Sie werden von der technischen Seite weiterhin als zu wenig ausgereift und flexibel bewertet, um ähnlich wie Katalogsysteme umfassend in den Unternehmen eingesetzt zu werden. Die Wunschliste der Einkäufer ist lang. Sie fordern von den IT-Anbietern vor allem einfachere, effiziente Prozesse und höhere Interoperabilität der Programme. Das hat die aktuelle Studie "Elektronische Beschaffung 2015: Stand der Nutzung und Trends" ergeben.

"Die Lieferantenseite darf ebenfalls nicht außen vor gelassen werden. Nach wie vor ist es nicht selbstverständlich, dass jeder Supplier über die notwendige eReadiness verfügt", betonte BME-Hauptgeschäftsführer Dr. Christoph Feldmann. Hier spielten auch die fortschreitenden technologischen Entwicklungen eine Rolle. So werde die Mobilität, die im Privatbereich den einfachen Zugriff auf Anwendungen und Informationen zulasse, auf das Feld geschäftlicher Anwendungen projiziert. Die unzureichende Sicherheit von Daten und Kommunikation, die im Privatbereich oft hingenommen werde, sei allerdings im B2B-Bereich nicht akzeptabel, so dass entsprechende Entwicklungen hier auch zwangsläufig länger dauerten.

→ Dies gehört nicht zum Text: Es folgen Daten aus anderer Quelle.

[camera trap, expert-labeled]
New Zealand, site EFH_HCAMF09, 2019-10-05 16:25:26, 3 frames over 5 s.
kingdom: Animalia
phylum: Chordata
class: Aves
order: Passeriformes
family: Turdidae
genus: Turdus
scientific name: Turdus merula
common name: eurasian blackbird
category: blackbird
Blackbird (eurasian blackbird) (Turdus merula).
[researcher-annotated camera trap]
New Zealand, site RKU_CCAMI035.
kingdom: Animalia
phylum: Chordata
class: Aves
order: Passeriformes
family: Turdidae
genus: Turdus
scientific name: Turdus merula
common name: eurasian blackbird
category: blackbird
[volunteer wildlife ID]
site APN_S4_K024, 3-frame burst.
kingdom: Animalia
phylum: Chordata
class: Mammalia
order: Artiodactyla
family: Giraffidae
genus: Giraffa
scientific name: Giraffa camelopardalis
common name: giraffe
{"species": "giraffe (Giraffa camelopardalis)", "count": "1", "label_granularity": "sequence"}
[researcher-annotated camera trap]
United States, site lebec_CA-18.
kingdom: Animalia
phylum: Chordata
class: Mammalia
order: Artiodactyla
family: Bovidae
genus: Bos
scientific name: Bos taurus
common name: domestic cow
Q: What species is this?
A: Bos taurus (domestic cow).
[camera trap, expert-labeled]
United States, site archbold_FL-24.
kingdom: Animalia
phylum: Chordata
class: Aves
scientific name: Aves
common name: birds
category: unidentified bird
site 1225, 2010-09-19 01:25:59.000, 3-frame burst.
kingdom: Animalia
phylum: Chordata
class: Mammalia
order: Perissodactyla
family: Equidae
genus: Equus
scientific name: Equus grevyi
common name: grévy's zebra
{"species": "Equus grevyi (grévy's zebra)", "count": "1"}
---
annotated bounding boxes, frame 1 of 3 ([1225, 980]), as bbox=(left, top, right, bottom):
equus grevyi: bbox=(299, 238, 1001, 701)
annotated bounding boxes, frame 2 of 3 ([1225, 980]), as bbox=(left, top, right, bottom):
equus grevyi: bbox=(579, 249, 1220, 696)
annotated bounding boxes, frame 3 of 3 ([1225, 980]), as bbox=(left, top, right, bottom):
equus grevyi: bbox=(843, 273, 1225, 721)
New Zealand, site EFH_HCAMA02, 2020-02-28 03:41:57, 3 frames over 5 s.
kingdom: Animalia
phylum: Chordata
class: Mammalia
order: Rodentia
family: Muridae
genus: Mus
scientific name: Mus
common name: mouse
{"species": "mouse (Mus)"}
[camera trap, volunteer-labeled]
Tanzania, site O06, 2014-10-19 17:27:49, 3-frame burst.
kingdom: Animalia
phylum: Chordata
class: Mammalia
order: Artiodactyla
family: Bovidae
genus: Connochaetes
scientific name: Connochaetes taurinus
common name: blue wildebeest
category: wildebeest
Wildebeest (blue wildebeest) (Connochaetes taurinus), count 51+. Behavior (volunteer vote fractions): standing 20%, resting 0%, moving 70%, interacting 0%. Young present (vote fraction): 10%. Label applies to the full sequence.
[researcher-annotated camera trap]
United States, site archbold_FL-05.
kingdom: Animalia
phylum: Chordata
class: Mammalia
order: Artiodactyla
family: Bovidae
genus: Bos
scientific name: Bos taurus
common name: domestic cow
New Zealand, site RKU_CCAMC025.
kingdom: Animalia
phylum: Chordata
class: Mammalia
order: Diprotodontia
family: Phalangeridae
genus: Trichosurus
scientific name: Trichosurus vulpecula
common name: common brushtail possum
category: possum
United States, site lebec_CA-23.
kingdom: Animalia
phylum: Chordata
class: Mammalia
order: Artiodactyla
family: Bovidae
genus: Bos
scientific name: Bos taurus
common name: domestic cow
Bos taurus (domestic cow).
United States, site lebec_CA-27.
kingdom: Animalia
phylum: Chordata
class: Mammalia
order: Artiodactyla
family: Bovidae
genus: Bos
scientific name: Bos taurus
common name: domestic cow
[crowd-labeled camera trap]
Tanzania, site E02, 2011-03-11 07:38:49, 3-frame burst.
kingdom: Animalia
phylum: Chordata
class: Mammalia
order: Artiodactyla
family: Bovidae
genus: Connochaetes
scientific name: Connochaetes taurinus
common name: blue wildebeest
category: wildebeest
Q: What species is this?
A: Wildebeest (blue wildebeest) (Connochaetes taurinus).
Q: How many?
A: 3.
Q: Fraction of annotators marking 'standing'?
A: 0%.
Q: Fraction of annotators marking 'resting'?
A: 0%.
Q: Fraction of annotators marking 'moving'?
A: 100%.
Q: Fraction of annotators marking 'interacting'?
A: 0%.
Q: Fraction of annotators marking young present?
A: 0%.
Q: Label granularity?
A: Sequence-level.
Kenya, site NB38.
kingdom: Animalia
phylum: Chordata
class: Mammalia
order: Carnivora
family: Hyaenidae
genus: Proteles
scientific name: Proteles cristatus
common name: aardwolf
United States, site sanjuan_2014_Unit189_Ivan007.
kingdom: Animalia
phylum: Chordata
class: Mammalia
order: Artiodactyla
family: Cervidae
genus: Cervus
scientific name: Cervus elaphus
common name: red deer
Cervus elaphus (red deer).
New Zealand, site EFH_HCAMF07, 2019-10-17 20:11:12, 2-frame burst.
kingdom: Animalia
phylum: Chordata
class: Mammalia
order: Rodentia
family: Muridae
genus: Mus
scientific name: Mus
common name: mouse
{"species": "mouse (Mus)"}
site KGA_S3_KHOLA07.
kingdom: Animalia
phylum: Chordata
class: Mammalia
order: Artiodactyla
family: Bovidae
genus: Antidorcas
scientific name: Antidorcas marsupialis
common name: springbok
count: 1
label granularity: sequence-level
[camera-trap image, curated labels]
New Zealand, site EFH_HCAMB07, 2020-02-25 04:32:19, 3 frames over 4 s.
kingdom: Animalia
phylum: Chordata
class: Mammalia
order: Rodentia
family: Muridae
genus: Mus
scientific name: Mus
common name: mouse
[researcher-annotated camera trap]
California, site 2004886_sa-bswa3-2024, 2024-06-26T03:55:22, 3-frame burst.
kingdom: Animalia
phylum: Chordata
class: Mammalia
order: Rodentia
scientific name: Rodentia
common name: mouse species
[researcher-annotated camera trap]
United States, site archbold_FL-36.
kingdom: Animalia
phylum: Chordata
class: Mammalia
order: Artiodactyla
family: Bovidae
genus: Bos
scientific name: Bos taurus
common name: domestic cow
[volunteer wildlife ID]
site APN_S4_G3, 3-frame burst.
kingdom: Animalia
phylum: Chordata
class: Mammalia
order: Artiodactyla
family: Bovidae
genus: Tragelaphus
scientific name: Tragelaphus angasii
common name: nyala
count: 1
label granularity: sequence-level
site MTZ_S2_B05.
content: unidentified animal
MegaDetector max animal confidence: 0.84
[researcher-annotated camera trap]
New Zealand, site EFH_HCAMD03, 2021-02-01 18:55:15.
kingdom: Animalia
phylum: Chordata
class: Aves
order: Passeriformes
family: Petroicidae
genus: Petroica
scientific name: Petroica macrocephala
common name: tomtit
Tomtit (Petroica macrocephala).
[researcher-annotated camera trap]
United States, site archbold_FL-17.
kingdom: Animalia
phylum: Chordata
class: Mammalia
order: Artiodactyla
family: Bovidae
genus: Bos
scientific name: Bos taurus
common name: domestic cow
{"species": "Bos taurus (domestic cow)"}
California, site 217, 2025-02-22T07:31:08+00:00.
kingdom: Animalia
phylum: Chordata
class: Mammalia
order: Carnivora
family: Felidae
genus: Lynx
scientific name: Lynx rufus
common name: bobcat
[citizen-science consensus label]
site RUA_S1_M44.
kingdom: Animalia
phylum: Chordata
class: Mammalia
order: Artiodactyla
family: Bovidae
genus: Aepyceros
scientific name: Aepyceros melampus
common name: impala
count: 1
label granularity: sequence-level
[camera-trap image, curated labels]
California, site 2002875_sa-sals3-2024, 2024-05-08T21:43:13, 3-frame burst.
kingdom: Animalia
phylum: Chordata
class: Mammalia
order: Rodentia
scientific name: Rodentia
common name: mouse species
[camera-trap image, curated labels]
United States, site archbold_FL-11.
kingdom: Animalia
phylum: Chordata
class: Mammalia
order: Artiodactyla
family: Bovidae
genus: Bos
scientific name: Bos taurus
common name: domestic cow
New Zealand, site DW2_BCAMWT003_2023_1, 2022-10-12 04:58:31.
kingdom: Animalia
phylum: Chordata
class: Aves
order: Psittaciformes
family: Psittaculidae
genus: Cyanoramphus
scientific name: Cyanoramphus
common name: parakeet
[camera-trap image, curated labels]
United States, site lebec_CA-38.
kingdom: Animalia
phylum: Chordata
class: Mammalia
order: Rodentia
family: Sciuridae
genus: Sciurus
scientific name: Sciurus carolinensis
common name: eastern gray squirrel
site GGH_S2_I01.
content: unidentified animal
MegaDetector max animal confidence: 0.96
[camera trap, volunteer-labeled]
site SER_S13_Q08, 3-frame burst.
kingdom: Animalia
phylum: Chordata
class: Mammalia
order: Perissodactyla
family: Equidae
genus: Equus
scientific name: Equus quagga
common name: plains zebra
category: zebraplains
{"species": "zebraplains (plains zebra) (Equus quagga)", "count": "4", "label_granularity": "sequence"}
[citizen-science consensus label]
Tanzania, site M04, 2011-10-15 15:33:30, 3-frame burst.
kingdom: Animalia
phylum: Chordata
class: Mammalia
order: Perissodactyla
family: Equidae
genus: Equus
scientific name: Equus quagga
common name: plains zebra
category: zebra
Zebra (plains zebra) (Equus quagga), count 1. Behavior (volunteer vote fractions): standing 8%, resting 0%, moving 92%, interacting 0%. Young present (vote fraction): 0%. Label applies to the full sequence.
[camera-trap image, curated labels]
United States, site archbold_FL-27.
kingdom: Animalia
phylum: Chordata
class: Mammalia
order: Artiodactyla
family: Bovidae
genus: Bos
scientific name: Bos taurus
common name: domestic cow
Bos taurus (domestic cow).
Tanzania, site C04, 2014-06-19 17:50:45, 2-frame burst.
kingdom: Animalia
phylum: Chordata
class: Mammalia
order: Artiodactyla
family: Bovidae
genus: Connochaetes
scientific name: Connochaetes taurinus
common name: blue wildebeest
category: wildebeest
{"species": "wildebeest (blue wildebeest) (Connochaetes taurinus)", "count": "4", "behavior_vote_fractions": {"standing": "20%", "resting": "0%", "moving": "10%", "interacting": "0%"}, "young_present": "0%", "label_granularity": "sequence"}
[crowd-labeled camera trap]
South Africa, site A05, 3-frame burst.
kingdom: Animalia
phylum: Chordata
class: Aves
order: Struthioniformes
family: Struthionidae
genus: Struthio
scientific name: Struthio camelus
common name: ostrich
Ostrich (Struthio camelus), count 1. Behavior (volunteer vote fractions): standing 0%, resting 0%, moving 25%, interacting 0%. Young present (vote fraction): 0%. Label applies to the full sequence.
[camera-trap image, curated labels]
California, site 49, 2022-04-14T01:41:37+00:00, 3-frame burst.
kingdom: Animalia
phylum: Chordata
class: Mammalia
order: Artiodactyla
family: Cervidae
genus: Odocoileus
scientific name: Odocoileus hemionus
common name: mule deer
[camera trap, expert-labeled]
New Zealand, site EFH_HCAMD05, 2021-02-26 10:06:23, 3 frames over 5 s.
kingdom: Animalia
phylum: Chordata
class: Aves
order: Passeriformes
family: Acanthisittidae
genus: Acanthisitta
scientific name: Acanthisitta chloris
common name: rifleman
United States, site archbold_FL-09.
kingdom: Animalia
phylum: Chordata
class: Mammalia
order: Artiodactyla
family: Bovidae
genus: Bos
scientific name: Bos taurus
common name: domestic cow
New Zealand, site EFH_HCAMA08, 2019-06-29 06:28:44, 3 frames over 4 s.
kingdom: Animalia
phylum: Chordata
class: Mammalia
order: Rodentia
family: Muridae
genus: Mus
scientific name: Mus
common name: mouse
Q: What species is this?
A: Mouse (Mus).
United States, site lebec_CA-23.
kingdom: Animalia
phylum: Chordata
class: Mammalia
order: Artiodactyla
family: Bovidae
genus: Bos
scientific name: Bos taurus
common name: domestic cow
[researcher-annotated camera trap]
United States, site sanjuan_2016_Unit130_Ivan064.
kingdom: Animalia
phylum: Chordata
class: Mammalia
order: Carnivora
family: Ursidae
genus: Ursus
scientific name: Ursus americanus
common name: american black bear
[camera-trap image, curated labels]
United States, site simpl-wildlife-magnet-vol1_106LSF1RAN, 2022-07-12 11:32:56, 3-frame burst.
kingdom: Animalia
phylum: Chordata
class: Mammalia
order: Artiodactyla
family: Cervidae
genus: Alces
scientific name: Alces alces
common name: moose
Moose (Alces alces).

Das "Stimmungsbarometer Elektronische Beschaffung" wird vom Bundesverband Materialwirtschaft, Einkauf und Logistik (BME) und der Universität Würzburg (Prof. Dr. Ronald Bogaschewsky) seit 2004 jährlich erhoben und seit 2014 auch von der HTWK Leipzig (Prof. Dr. Holger Müller) unterstützt. An der zum 12. Mal durchgeführten Befragung nahmen in diesem Jahr 197 (2014: 236) Unternehmen teil.